Provides other literature from the Old Testament period  Feb 8, 2007
This is an amazing book that is well worth the purchase price for any of the translations found within it let alone all of them.

In this book, you will read:

-- The translated text of the Babylonian Flood story. By reading the text you can see the elements of the biblical flood story in another story written some one thousand years earlier. Where did the bible stories originally come from? Fortunately, this translation is but one of many in this book that will inspire thought and wonder.

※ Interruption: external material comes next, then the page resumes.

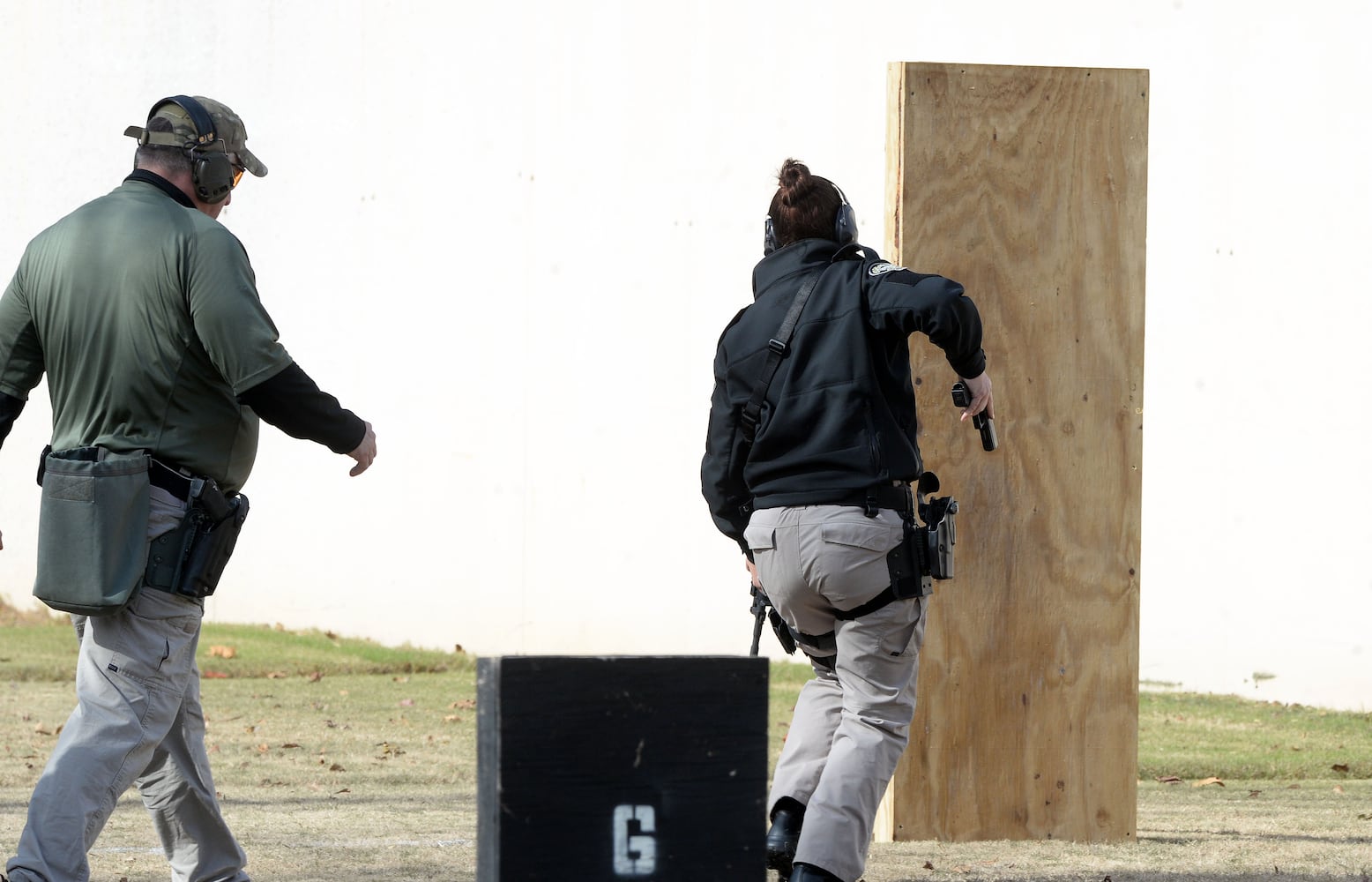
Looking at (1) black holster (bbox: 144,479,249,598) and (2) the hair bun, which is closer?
(1) black holster (bbox: 144,479,249,598)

-- The translated text of the Merneptah Stele. Put to stone in 1215 BCE the Merneptah Stele essentially tells the Egyptian version of a great campaign of conquest waged by the Pharoah Merneptah (son to Ramses II the Great...the traditionally reputed Pharoah of the biblical Exodus). Read properly, one could take this to be the original telling of the Egyptian version of the Exodus. See my review of Asimov's Guide to the Bible for more details.

-- The translated text of the Code of Hammurabi. Inscribed in 1750 or so BCE, it may well be the first recorded law code. This is significant because merely oral law codes only have the consistently and fairness their reciter imputes to them. The merger of the art of writing with the rendition of written law may well have been the inspiration for the axial age itself. See my review of Karen Armstrong's The Great Transformation and also Jack Goody's Writing and the Organization of Society for more details.

-- The Egyptian Tale of Two Brothers. This tale is significant for its many points of literary similarity to the tale of Potipher/Potiphera (Potipher's wife) in the biblical Joseph cycle in Genesis. Just how free were the original bible writers in the practice of their craft and if they were limited, why? This tale figures heavily according to Gary Greenburg in his book 101 Myths of the Bible for why their was indeed an Egyptian sojourn on the part of the Jewish people. Similarly the tale is used by James Hoffmeier in his book Israel in Egypt as support for his view of an Egyptian sojourn. Significantly, like their are American versions of foreign movies and foreign versions of American television shows, the bible's use of a pre existing Egyptian tale may be nothing more novel than the process of the mere cultural borrowing of one good story from another culture. Critically, this book gives you an opportunity to examine that original story.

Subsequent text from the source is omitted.